## EXCERPTED DATA
** BEGIN **
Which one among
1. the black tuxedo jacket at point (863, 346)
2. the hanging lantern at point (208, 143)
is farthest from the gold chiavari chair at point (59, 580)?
** END **
** BEGIN **
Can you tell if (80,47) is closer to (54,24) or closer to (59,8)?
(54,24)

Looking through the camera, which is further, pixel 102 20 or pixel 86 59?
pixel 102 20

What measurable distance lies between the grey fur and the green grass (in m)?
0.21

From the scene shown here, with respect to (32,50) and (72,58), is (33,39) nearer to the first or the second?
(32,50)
** END **
** BEGIN **
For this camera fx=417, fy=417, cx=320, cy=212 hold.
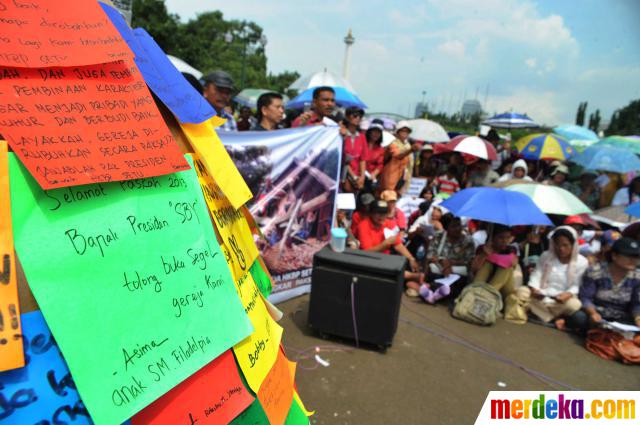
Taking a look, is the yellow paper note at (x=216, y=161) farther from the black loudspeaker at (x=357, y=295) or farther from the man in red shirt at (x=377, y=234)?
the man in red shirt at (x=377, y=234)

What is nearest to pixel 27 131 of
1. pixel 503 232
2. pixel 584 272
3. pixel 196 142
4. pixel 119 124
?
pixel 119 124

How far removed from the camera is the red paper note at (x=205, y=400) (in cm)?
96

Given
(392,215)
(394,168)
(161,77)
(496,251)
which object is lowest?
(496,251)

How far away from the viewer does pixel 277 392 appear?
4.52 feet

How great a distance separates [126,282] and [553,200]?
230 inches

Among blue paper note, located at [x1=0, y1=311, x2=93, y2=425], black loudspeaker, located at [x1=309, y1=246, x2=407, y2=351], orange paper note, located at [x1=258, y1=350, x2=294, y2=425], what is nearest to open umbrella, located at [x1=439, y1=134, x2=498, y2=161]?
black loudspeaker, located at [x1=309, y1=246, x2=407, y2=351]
** END **
## TASK INSTRUCTIONS
Rewrite the lines from the one with "Which one among" through the one with "is farthest from", changing "hanging lantern" to "paper lantern" and leaving everything else as it is.

## SOLUTION TO THE PROBLEM
Which one among
1. the black tuxedo jacket at point (863, 346)
2. the paper lantern at point (208, 143)
is farthest from the gold chiavari chair at point (59, 580)?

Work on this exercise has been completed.